Conservatives also won a 6-3 ruling that said California was violating the Constitution with a decades-old regulation that gives union organizers access to agricultural company land for part of the year to talk to workers. The majority said the rule amounted to a physical taking of private property, meaning the government must compensate affected landowners.
Religion Wins
Religious-rights advocates got a series of wins over government-imposed capacity restrictions during the pandemic. In April a 5-4 court imposed what some commentators have called a “most favored nation” rule, largely barring restrictions on houses of worship unless officials impose similar curbs on all comparable secular activities.

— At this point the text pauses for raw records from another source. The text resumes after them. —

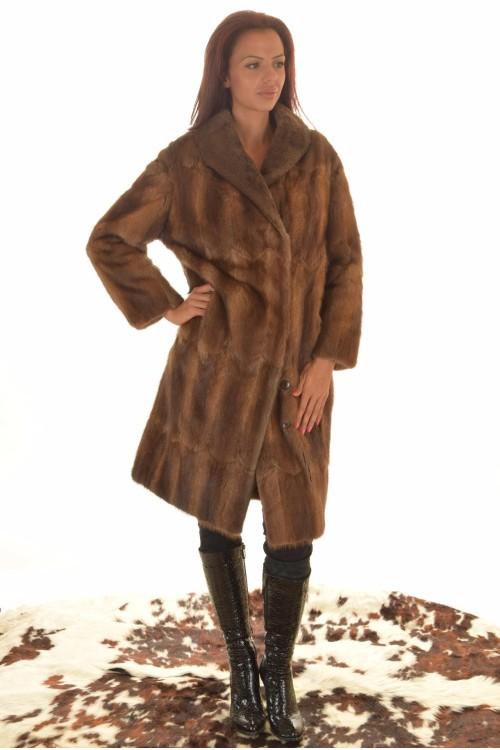 Дамско палто от естествен косъм. 159.00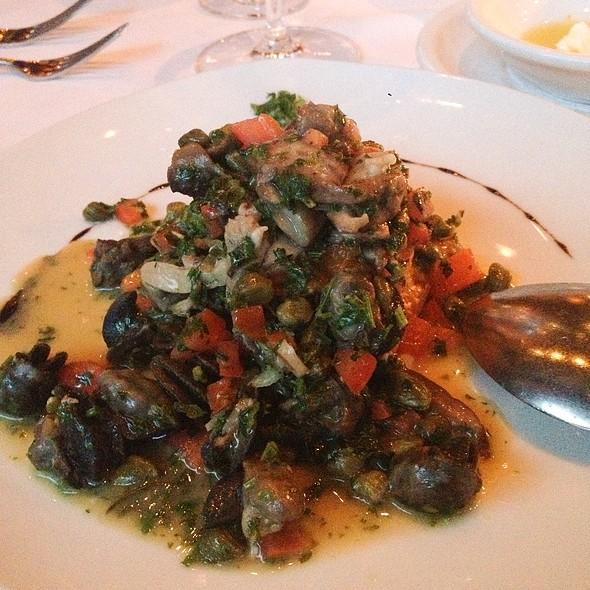 Escargot Italian Style - Francesco's, Vancouver, BC
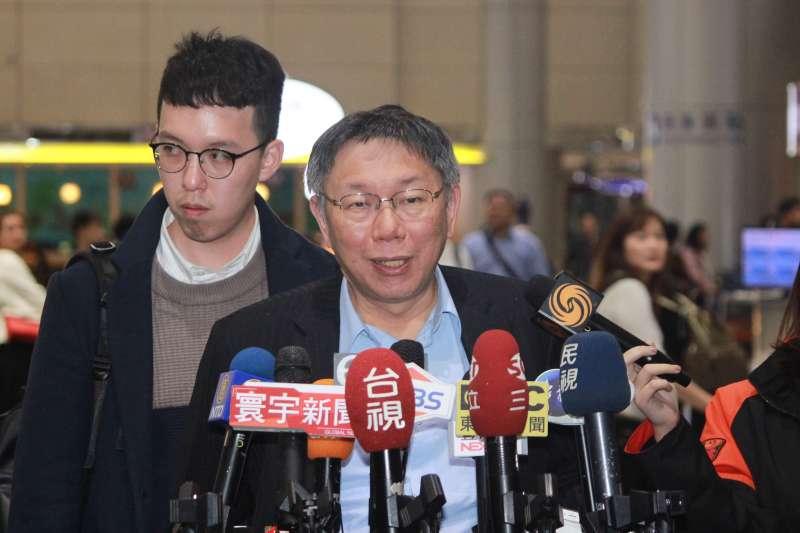 34台北市長柯文哲出訪以色列,27日下午返抵國門,左為副發言人柯昱安。(方炳超攝).jpg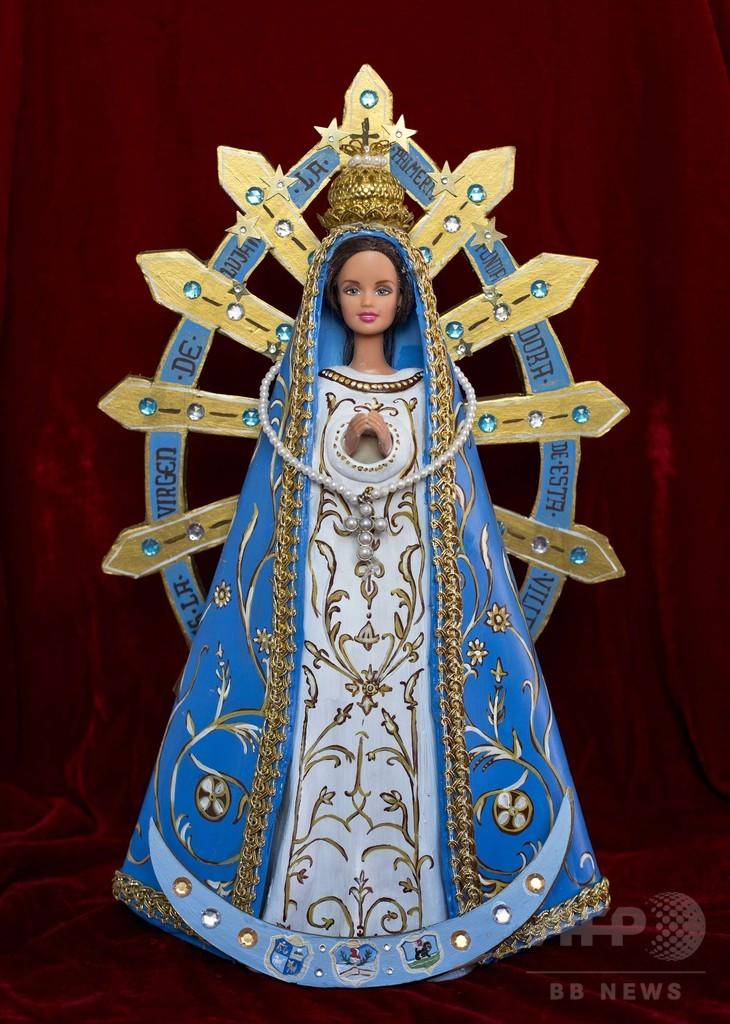 バービーの着せ替え、聖人はNG?展示に抗議殺到 アルゼンチン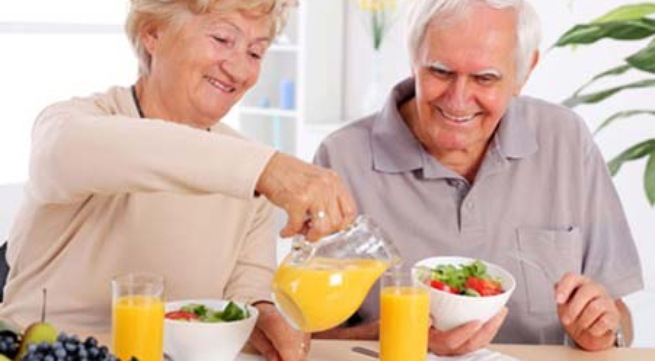 Những nguyên tắc vàng trong ăn uống cho người già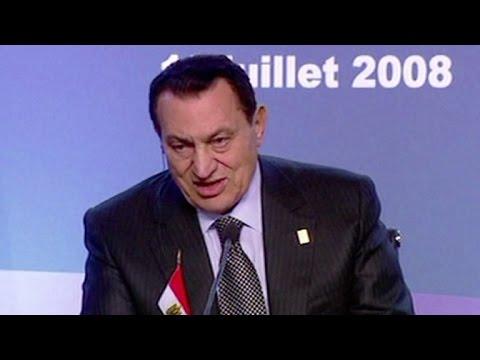 El expresidente egipcio Hosni Mubarak queda libre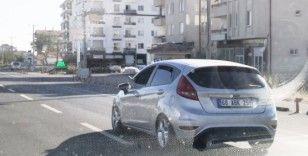 Ayağını camdan çıkarıp otomobil kullanan sürücü 'pes artık' dedirtti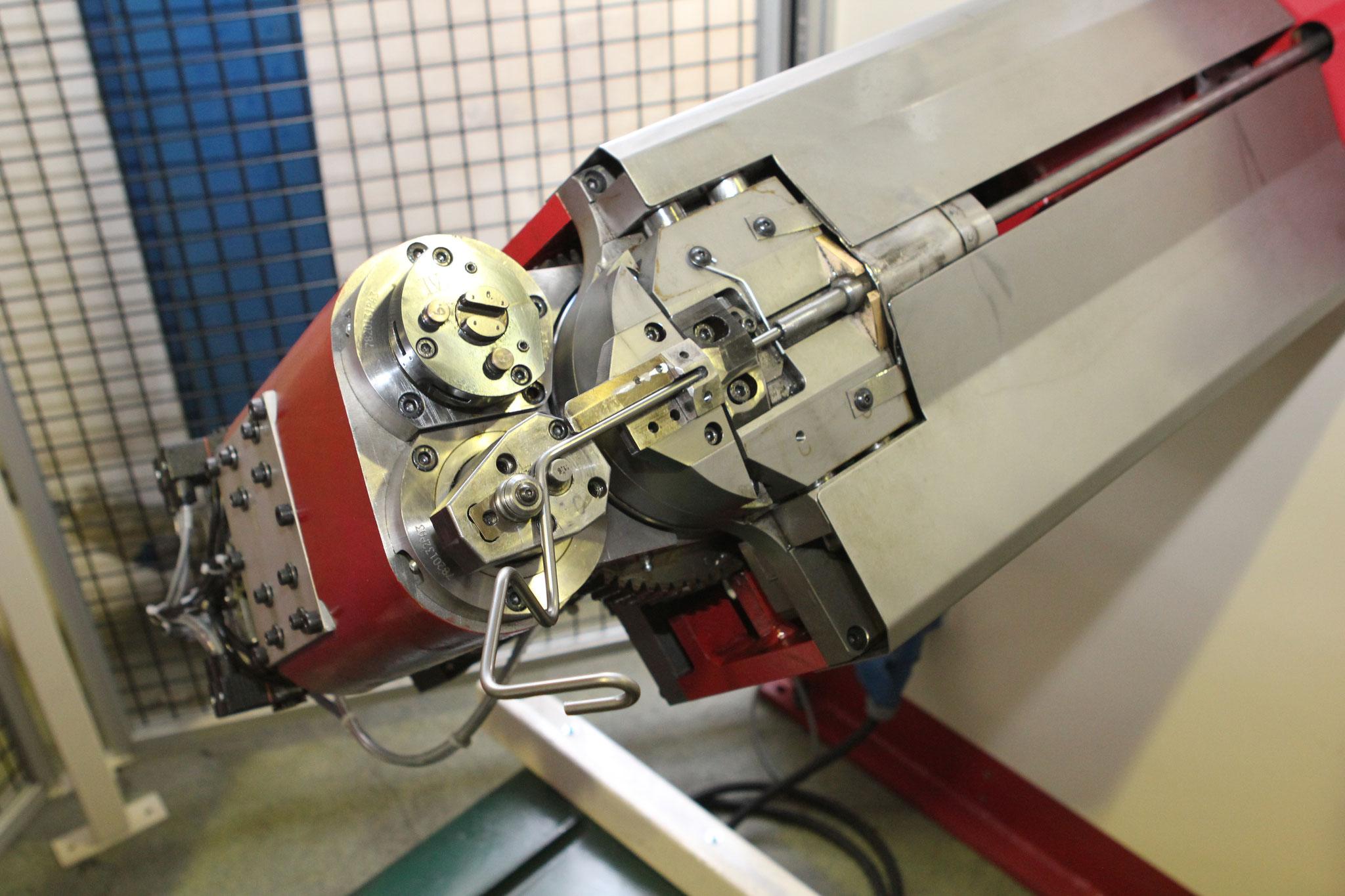Innerhalb kürzester Zeit sind auch Drahtteile mit mehreren Biegungen programmiert und eingestellt.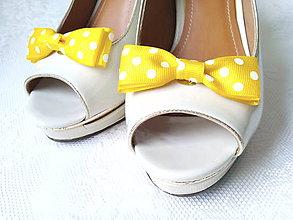 Obuv - Pin Up klipy na topánky (žlté/biele bodky) - 8004333_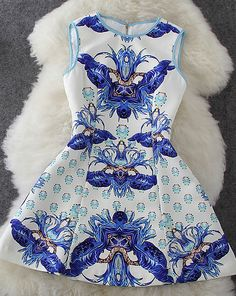 Blue and white print pattern sleeveless dress
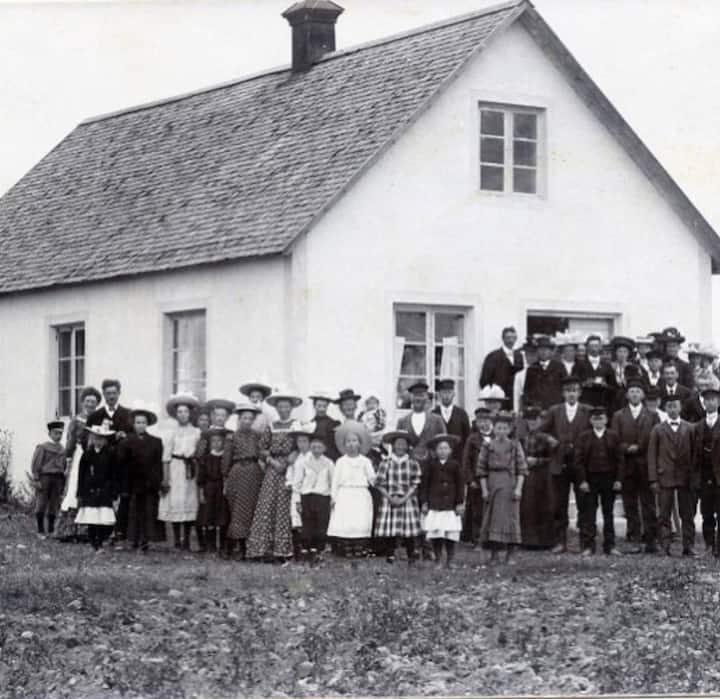 Kalkstenshus med historia i naturskön bygd.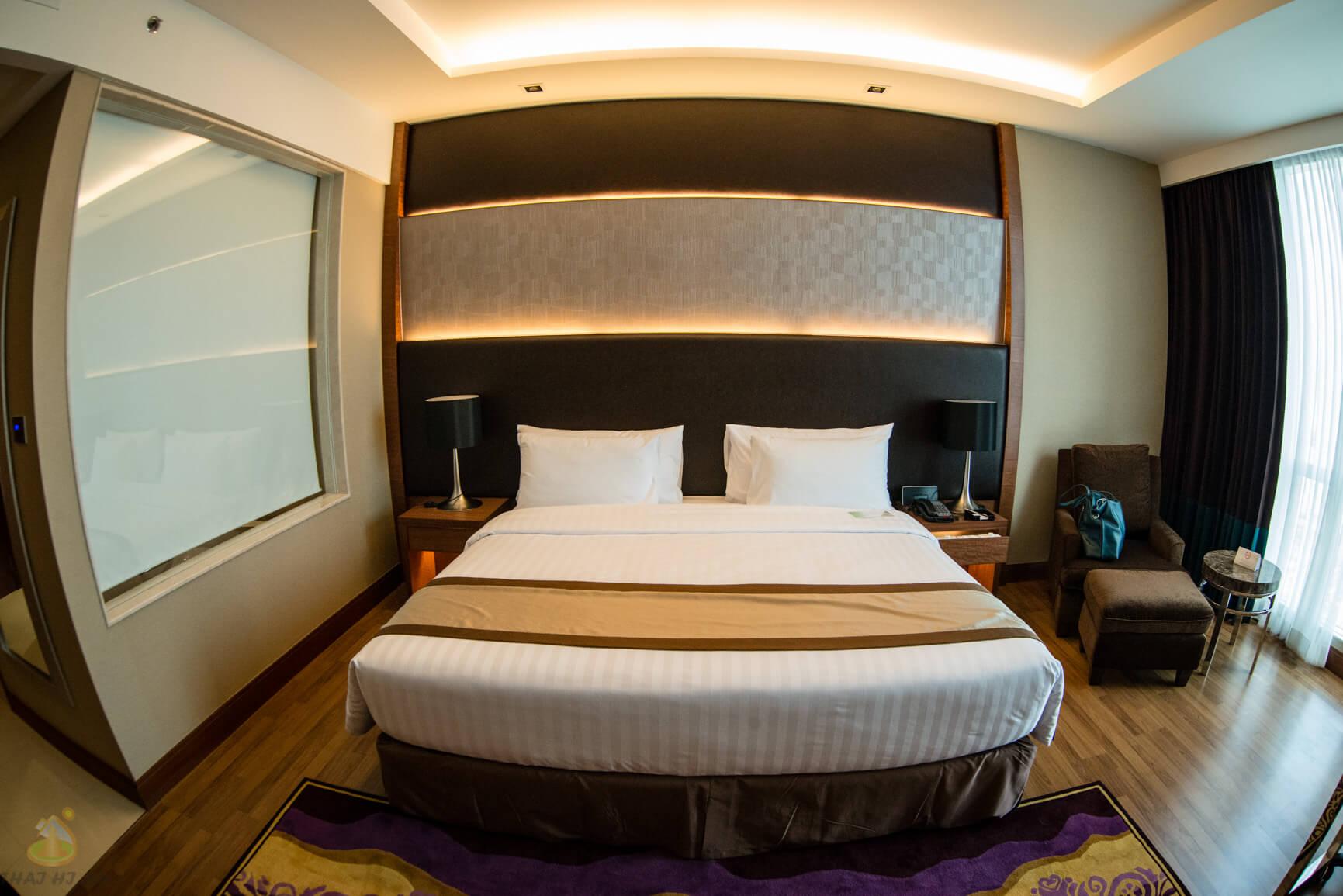 Огромная кровать в нашем отеле, Бангкок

The Covid cases came via the court’s “shadow docket” -- the stream of requests for emergency action that has come to represent a significant chunk of the court’s business.
The court also backed religious freedom, unanimously, when it ruled that Philadelphia violated the Constitution by excluding a Catholic charity from part of the city’s foster-care program because the group wouldn’t help place children with same-sex couples.
“This term has some observers suggesting the court is more moderate than many predicted, but the fact is that the Roberts court is unquestionably conservative,” said Elizabeth Wydra, president of the progressive Constitutional Accountability Center. “To be sure, there are different methodologies and approaches to judging among the conservative justices -- a fact reflected in some of the more narrow decisions this term.
“In terms of substantive ideology, however, there is a clear six-justice conservative majority.”